Jordan and France airdropped food and other humanitarian aid into Gaza on Monday, bringing a modicum of desperately needed assistance to Palestinians facing looming famine as aid groups warned of growing restrictions on their ability to distribute supplies on the ground.
Three planes from the Jordanian Air Force and one from its French counterpart dropped aid, including ready-made meals, over several sites on the coast of Gaza, the Jordanian Army said in a statement. The French plane dropped more than two tons of food and hygiene supplies, all packed in containers rigged with parachutes, the French foreign ministry said.
Humanitarian groups generally airdrop aid to conflict zones only as a last resort, because airdrops pose significant logistical challenges and safety risks. They are also less efficient and far more expensive than delivering aid by road. The two tons of aid dropped by the French plane, for example, represent far less than the capacity of a single truck and make up only a tiny sliver of the aid needed by the enclave’s more than two million residents.
Still, France, which participated in an earlier airdrop, said it was ramping up its work with Jordan because Gaza’s “humanitarian situation is absolutely urgent,” according to a French foreign ministry statement.
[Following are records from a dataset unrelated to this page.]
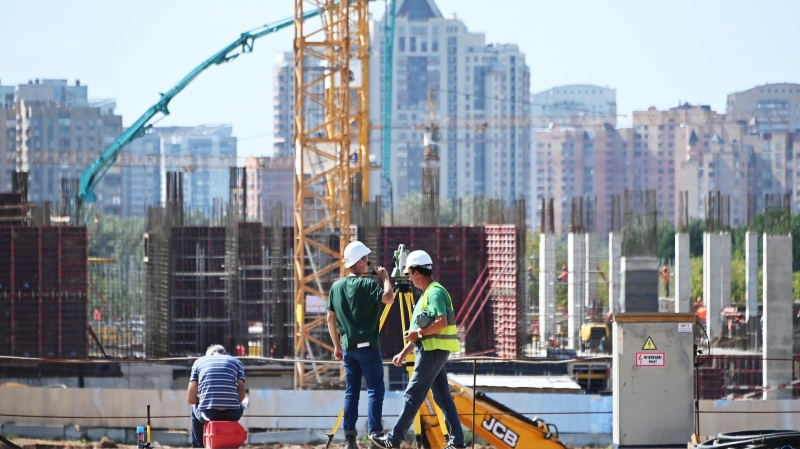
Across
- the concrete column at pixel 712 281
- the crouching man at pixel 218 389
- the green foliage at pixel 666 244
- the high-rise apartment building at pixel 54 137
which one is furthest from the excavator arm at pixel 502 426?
the high-rise apartment building at pixel 54 137

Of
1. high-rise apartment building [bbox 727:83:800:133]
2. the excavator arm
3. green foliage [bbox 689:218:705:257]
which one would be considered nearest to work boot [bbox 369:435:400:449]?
the excavator arm

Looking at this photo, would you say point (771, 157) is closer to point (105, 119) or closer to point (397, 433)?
point (105, 119)

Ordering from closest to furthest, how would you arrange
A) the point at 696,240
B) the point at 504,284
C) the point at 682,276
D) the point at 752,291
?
the point at 504,284 → the point at 682,276 → the point at 752,291 → the point at 696,240

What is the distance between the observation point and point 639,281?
28656mm

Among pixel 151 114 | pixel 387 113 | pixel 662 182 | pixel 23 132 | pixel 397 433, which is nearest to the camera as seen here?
pixel 397 433

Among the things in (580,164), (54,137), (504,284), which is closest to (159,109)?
(504,284)

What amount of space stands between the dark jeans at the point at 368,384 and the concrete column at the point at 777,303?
19115 mm

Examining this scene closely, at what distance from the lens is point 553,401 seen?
2050 centimetres

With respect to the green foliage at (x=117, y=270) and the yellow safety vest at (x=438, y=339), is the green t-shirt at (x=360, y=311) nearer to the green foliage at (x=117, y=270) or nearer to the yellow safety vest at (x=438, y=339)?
the yellow safety vest at (x=438, y=339)

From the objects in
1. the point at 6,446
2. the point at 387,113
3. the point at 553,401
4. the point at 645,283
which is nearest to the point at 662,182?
the point at 387,113

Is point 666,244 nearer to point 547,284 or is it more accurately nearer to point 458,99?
point 547,284

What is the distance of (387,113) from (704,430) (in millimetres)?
75033

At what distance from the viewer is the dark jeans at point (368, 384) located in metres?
8.47

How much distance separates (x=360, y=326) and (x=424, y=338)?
472 millimetres
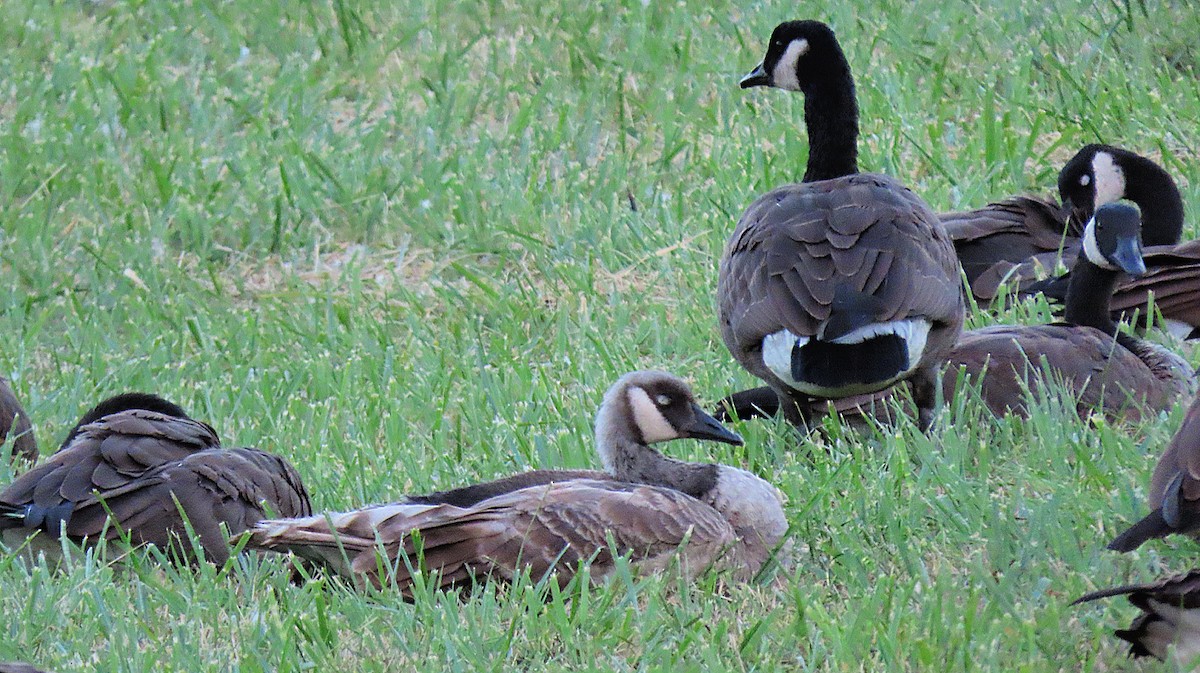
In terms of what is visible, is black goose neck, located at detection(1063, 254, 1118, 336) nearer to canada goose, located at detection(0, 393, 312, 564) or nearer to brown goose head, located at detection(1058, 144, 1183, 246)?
brown goose head, located at detection(1058, 144, 1183, 246)

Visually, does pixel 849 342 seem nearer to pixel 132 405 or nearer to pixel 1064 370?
pixel 1064 370

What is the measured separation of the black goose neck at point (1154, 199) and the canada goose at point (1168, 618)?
452 centimetres

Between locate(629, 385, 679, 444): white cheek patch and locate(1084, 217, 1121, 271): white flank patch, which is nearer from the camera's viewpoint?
locate(629, 385, 679, 444): white cheek patch

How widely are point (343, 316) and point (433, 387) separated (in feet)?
5.40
“With a growing number of civilians in Gaza dying of hunger and disease,” the statement said, “France stresses the urgent, imperative need to open the port of Ashdod, all border crossings and a land corridor from Jordan, which could be another effective way to ensure massive deliveries of humanitarian aid to Gaza.”
Jordan began airdropping aid in November and has completed more than a dozen missions since, largely to resupply its field hospitals in Gaza. At least one airdrop mission was jointly carried out with France in January, and two others delivered aid supplied by the Netherlands and Britain.
Calls for internationally coordinated airdrops have intensified as aid groups simultaneously warn that the hunger crisis in Gaza is reaching a tipping point and that some obstacles to traditional aid distribution have become insurmountable.
Last week, the World Food Program suspended food deliveries to northern Gaza, saying that despite extreme needs there, it could not safely operate amid gunfire and the “collapse of civil order” in recent days. The W.F.P. and other United Nations aid agencies have repeatedly warned that their access to northern Gaza was being systematically impeded by Israeli authorities, calling on the government to ease its restrictions. Israel has denied blocking aid deliveries.
The suspension of W.F.P. deliveries in an area where they are needed most indicates that, despite their many limitations, airdrops may be one of the few viable options remaining to quickly get food to northern Gaza, according to Ahmed Fouad Alkhatib, a Middle East policy analyst who grew up in the enclave. Jordan’s airdrops, he said, have set a “critical precedent” for the feasibility of the approach.
“Simply wishing for a cease-fire or simply wishing for better Israeli cooperation” is not enough, Mr. Fouad Alkhatib said. “We need action right now.”